### Tasks to carry out
**1)** Sum up the complaint about Apple's Mac software in two sentences.
**2)** Retype the complaint about Apple's Mac software word for word, everything from "Let’s make sure" down to "weren’t harming anyone.".

I am just so racked off with the useless fiddling they have done.
Apart from the known Mail-Exchange bug and the fact that Safari crashes, and now iTunes and Mail are crashing on me…

What is with the Address Book and iCal – they were perfectly good apps; now I can’t see overviews of my contacts on my 30″ screen, and can’t even see the appointment times easily in month view.
And since when did Apple encourage applications with non-standard titles bars?
Jesus wept.
My Mac is not an iPad, just as my iPad is not a Mac.
It is like they actually don’t want people to have large desktop Macs.
I am even starting to use Windows 7 apps (in a VM) as they are sometimes less annoying than the Apple ones.
The interactions should be different between a little 1024×768 screen with touch and a 2560×1600 screen with just a mouse and keyboard.
Oh sorry, they are.
On the iCal on the iPad the Today button is the bottom left; on the Mac iCal it is the top right.
And the “+” is bottom right and top left.
Let’s make sure I can never find anything.
Why not shuffle the buttons all the time so I always have to look for them?

And what is with shaving a few pixels off the scroll bars as a great big advance, making it harder to hit them?
While at the same time wasting huge amounts of pixels in the aforementioned Address Book and iCal.
Yeah, I want pictures of silly bits of torn paper and staples instead of actually being able to hit the right bit of the screen.
And then they even switch off the simple things that I expect in the HCI.
Can I hover over an appointment to get details? No.
I used to be able to right-click on an email address in the To list of Mail to remove it – not any more. Click on the silly little arrow to bring up the context menu.
On and on.
Why would you actually remove things like that? They weren’t harming anyone.

### Data

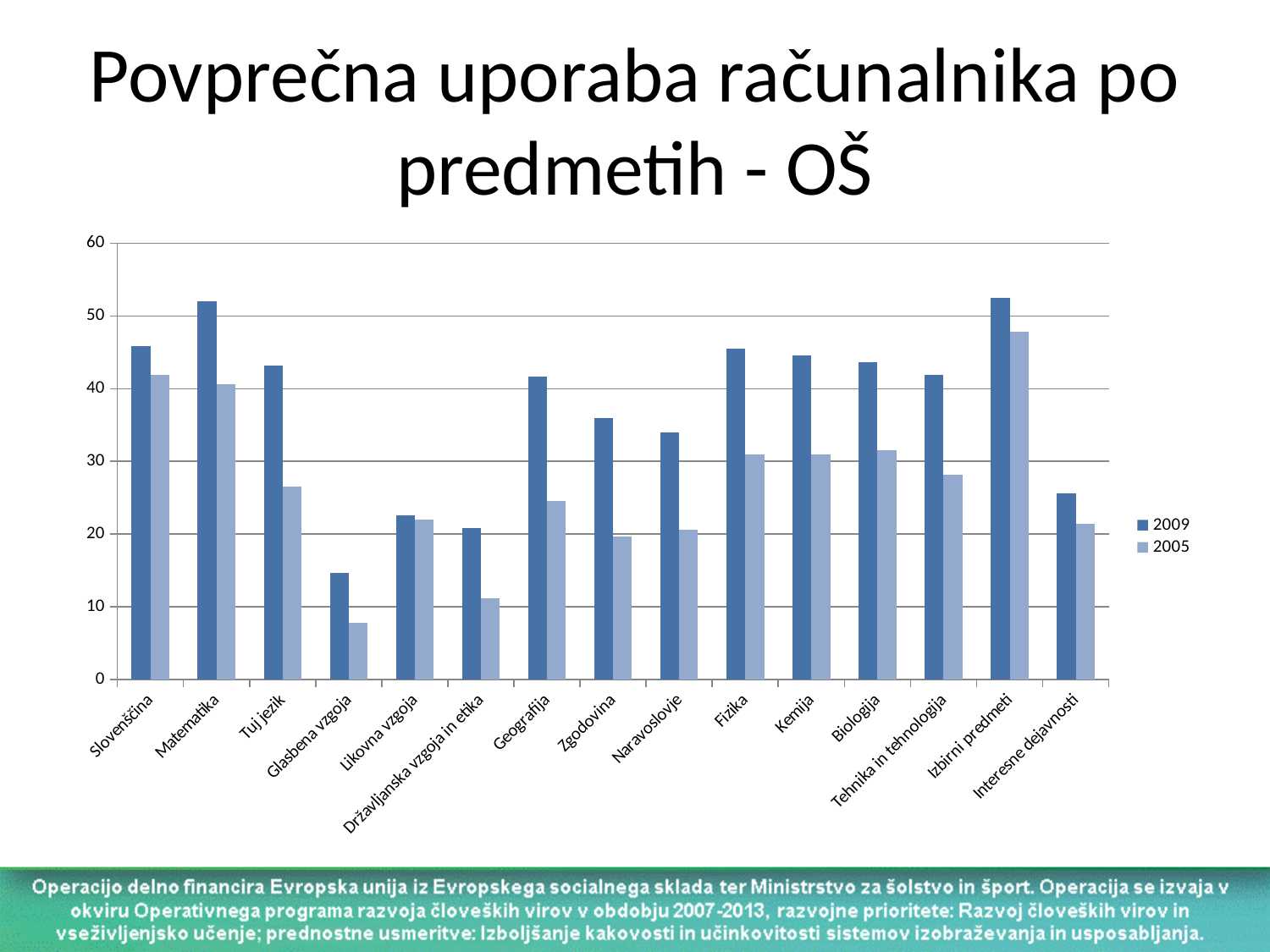
Which subject has the lowest value for 2009? Glasbena vzgoja For 2009, which is larger: Matematika or Tuj jezik? Matematika Is the 2009 value for Zgodovina greater or less than 40? less For Državljanska vzgoja in etika, which year has the larger value, 2009 or 2005? 2009 Which subject has the lowest value for 2005? Glasbena vzgoja Is the 2005 value for Tehnika in tehnologija greater or less than 30? less How many subject categories are shown on the x axis? 15 Is the 2009 value for Slovenščina greater or less than 40? greater How many series does the legend list? 2 What kind of chart is shown on the slide? bar chart Which subject has the highest value for 2005? Izbirni predmeti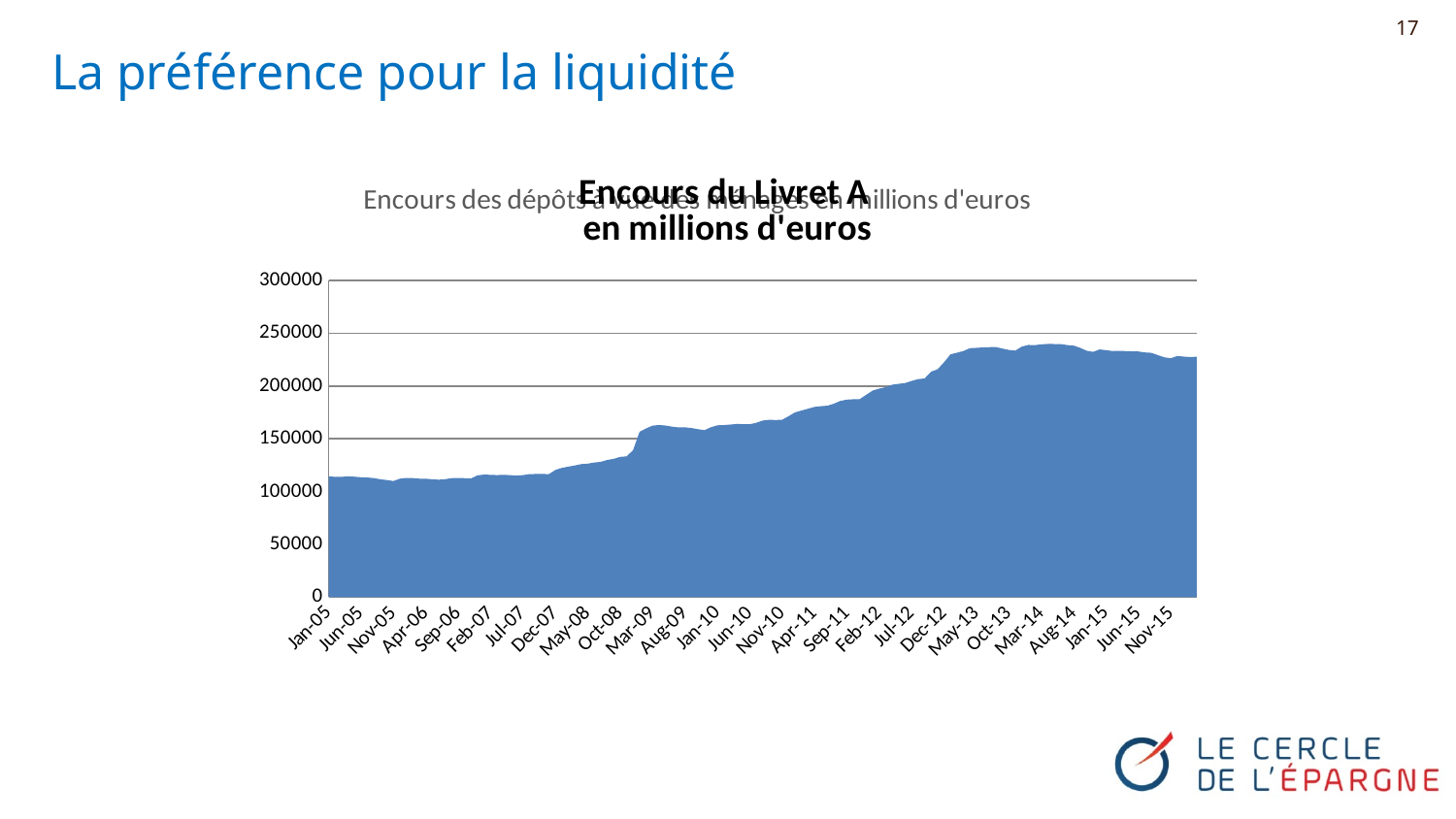
Is the value for Jan-05 greater or less than 150000? less What is the highest value shown on the vertical axis? 300000 Is the value for Jan-05 greater or less than 100000? greater Is the value for Nov-15 greater or less than 200000? greater What kind of chart is shown on the slide? area chart Overall, do the values rise or fall from Jan-05 to Nov-15? rise Which is larger, the value for Jul-12 or the value for Feb-07? Jul-12 Which is larger, the value for Jan-05 or the value for Nov-15? Nov-15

### Answers to the exercises
**1)** The writer is fed up with Apple's changes, citing crashes in Safari, iTunes and Mail and redesigned Address Book and iCal apps that waste screen space and make overviews and appointment times hard to see on a large screen. Insisting that a Mac is not an iPad, the writer complains that iCal's buttons sit in different places on the two devices, that scroll bars have been made thinner and harder to hit, and that simple features are gone, such as hovering over an appointment for details or right-clicking an address in Mail to remove it.

**2)**
Let’s make sure I can never find anything.
Why not shuffle the buttons all the time so I always have to look for them?

And what is with shaving a few pixels off the scroll bars as a great big advance, making it harder to hit them?
While at the same time wasting huge amounts of pixels in the aforementioned Address Book and iCal.
Yeah, I want pictures of silly bits of torn paper and staples instead of actually being able to hit the right bit of the screen.
And then they even switch off the simple things that I expect in the HCI.
Can I hover over an appointment to get details? No.
I used to be able to right-click on an email address in the To list of Mail to remove it – not any more. Click on the silly little arrow to bring up the context menu.
On and on.
Why would you actually remove things like that? They weren’t harming anyone.